▸ **Exercise material**:
- - -

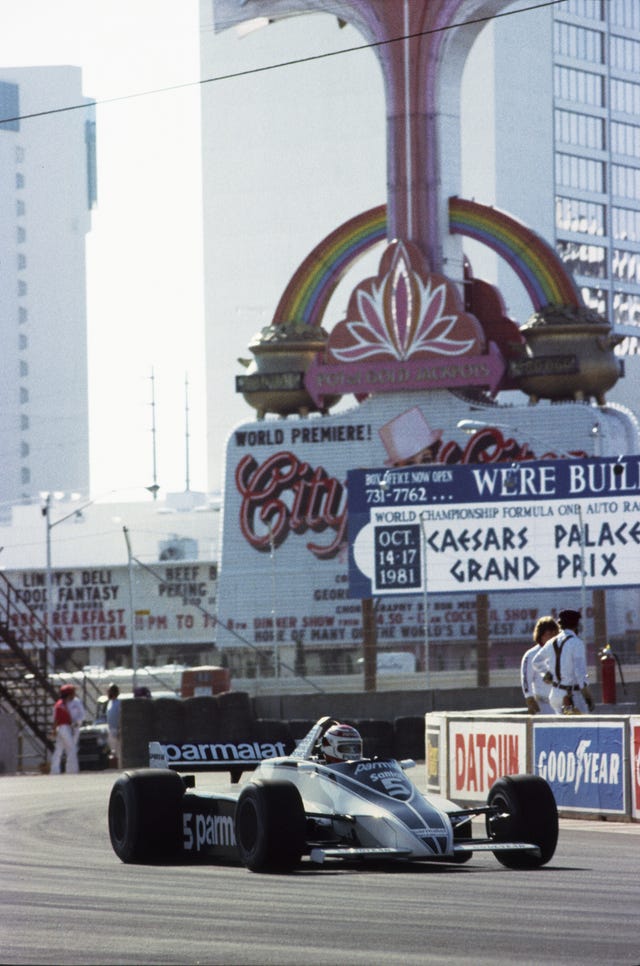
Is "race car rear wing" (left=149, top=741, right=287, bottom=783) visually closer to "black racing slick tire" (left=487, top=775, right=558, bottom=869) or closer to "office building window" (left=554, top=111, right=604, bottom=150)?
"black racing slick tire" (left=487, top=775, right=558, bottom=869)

- - -

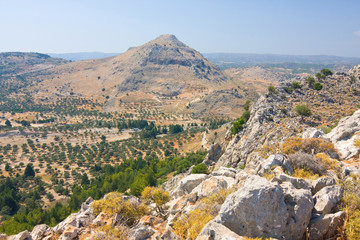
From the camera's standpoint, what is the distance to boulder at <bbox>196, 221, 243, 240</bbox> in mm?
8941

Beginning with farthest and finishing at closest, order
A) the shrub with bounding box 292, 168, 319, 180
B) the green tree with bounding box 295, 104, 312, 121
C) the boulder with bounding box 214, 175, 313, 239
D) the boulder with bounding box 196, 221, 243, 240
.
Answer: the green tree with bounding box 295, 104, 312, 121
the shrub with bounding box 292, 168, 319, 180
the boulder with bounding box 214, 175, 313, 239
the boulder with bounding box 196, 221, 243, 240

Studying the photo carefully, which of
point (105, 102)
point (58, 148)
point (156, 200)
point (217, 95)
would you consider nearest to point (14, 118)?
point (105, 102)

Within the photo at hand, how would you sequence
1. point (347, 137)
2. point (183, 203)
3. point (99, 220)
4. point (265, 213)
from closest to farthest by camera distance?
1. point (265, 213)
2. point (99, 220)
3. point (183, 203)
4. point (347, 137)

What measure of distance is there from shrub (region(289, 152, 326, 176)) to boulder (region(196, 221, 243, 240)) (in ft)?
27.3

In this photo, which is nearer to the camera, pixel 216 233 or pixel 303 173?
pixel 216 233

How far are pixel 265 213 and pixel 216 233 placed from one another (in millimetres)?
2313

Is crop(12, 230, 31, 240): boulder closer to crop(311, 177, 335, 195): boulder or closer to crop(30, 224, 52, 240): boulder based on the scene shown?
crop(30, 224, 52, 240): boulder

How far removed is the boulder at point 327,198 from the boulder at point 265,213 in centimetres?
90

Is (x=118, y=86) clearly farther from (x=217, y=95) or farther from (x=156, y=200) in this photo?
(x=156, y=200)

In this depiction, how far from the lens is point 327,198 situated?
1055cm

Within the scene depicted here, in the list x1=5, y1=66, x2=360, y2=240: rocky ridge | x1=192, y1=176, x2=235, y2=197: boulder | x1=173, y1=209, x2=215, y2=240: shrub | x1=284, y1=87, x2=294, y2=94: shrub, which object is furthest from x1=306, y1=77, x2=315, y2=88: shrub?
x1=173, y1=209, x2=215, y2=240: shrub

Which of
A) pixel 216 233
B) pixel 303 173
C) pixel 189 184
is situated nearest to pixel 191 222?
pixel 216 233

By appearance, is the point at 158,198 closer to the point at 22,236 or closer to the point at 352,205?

- - -

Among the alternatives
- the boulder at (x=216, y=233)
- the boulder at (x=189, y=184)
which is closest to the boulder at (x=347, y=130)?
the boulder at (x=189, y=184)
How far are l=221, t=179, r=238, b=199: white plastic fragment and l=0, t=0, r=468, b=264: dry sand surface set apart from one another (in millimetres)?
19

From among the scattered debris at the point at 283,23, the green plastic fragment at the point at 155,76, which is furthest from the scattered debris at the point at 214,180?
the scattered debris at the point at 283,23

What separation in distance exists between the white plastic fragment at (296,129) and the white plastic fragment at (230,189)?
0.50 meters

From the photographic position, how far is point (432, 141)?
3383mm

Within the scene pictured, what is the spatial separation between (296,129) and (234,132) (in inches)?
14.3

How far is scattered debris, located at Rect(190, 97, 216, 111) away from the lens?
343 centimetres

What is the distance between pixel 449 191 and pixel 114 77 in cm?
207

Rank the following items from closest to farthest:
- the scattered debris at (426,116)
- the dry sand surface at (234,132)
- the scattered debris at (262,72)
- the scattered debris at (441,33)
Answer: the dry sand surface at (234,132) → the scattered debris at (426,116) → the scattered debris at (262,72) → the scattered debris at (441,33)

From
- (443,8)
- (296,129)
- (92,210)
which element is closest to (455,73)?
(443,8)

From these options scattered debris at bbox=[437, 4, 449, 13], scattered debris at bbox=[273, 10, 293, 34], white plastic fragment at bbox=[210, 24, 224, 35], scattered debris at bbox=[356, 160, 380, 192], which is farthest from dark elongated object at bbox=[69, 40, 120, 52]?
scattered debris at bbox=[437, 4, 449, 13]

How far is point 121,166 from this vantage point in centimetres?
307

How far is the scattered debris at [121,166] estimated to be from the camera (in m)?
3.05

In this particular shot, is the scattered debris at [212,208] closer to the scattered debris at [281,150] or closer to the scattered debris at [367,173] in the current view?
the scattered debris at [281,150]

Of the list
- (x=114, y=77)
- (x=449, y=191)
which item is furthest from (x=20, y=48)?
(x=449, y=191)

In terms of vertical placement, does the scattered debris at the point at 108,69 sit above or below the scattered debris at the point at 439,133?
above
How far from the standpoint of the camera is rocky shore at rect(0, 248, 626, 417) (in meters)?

- - -

▸ **Given problem**:
Which lines of the entries above contain the word "closest", matching case? Pull out each of those lines and copy it in full.

▸ **Final result**:
Beginning with farthest and finishing at closest, order
from closest to farthest by camera distance?
which is closest to the boulder at (x=347, y=130)?
Rank the following items from closest to farthest:
which element is closest to (455,73)?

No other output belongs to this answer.